SYDNEY (AUSTRALIA) – With financial help from Australia, Japan and the US, the Pacific island of Palau will build an undersea telecoms cable, said Canberra on Wednesday.
The $30-million project is a first of its kind to be financed under an infrastructure investment partnership in the region with the participation of the three countries, said foreign minister Marise Payne in a statement.
“We are very pleased to work alongside Japan and the United States to support Palau’s vision to strengthen its global internet connectivity,” she added.
According to the statement, the cable will connect Palau to a new cable spanning the Indo-Pacific region, from Singapore to the west coast of the United States.

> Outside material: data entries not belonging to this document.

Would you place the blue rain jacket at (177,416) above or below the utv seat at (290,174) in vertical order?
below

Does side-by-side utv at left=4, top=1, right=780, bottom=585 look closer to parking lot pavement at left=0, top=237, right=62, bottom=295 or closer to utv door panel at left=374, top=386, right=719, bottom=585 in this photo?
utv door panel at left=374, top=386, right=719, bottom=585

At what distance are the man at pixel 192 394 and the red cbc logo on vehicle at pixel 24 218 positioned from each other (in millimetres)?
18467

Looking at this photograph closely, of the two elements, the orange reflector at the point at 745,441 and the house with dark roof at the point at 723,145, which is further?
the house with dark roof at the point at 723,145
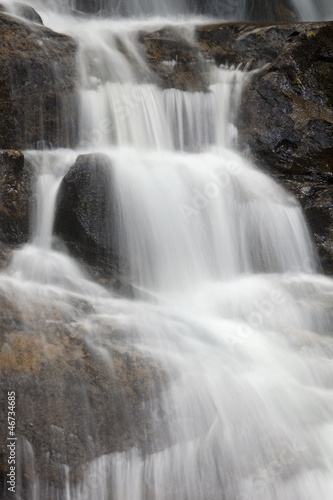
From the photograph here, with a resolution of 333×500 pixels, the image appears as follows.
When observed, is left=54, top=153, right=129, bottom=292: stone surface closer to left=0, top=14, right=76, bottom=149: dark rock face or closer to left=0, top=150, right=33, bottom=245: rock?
left=0, top=150, right=33, bottom=245: rock

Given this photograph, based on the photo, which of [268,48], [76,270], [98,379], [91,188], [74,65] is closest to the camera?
[98,379]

In the wake of growing concerns over rising Chinese clout, Australia has stepped up engagement in the Pacific Island region. The infrastructure investment partnership of the three nations is seen as a bulwark against Chinese funding.
“Australia recently opened its first embassy in Palau,” Payne said as part of its Pacific Step-Up programme.
Canberra will donate $10 million to the project, including a $9-million construction loan.
It has already pledged A$1.44 billion (788 million pounds) in aid to the region in 2020-21, apart from A$2 billion through the infrastructure investment fund.
Two years ago, Australia agreed to fund construction of the Coral Sea cable system for the Solomon Islands and Papua New Guinea. That replaced an earlier deal with China’s Huawei Technologies Co Ltd to lay a cable via Sydney. Canberra feared that it would affect its broadband network.